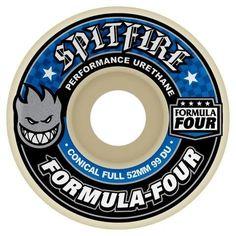 Spitfire Formula Four Conical Full Wheels 58MM 99DU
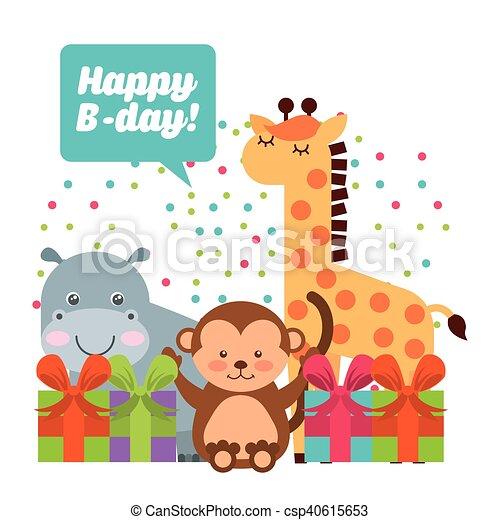かわいい, 誕生日パーティー, 動物, 祝福. かわいい, birthday ...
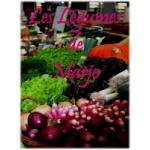 Logo Les Légumes De Marjo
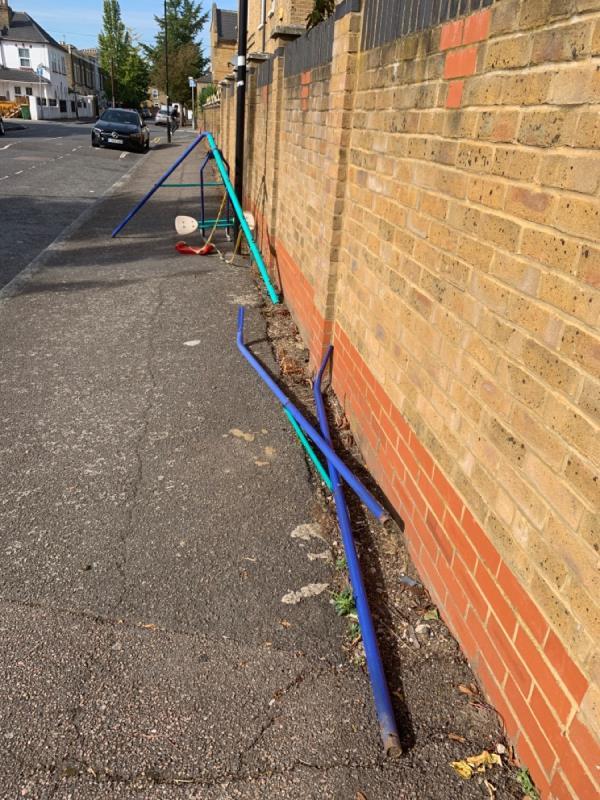 Stuff dumped-30 Salisbury Road, London, E7 9JX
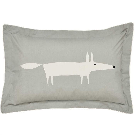 Mr Fox Oxford Pillowcase Silver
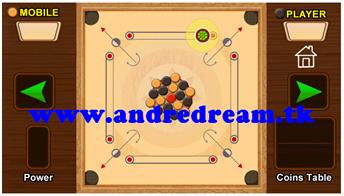 game karambol s60v5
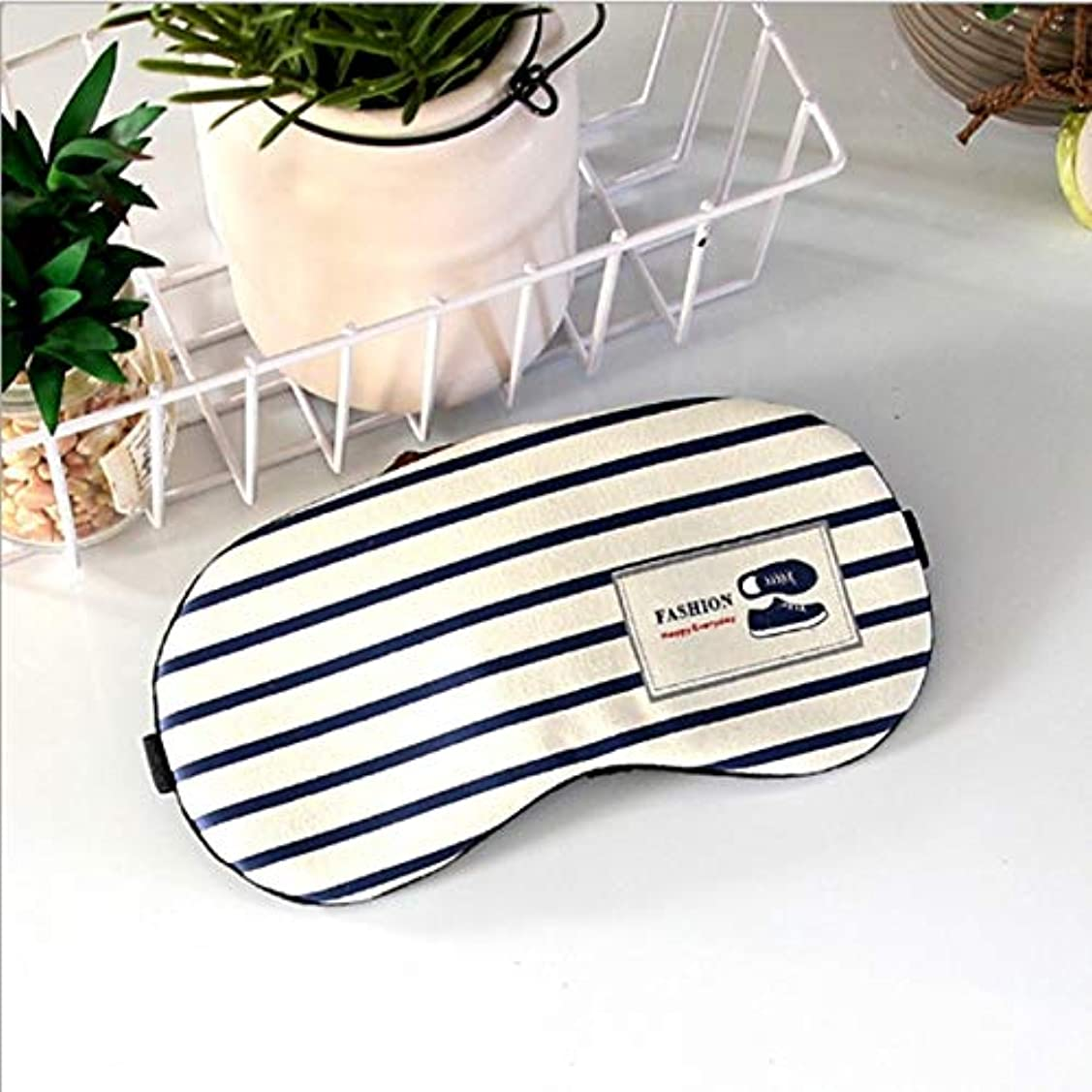 禁止する技術的なおとこNOTE ソフトアイスリーピングマスクカバーアイパッチファッションストライプスタイルアイアンビエントライトクリエイティブ旅行リラックス睡眠補助MP0095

+===+

*TASK TO CARRY OUT*
Please copy the data shown above, line by line and exactly, omitting the images.

*OUTPUT FOR THIS TASK*
 Spitfire Formula Four Conical Full Wheels 58MM 99DU
かわいい, 誕生日パーティー, 動物, 祝福. かわいい, birthday ...
 Logo Les Légumes De Marjo
 Stuff dumped-30 Salisbury Road, London, E7 9JX
 Mr Fox Oxford Pillowcase Silver
 game karambol s60v5
 禁止する技術的なおとこNOTE ソフトアイスリーピングマスクカバーアイパッチファッションストライプスタイルアイアンビエントライトクリエイティブ旅行リラックス睡眠補助MP0095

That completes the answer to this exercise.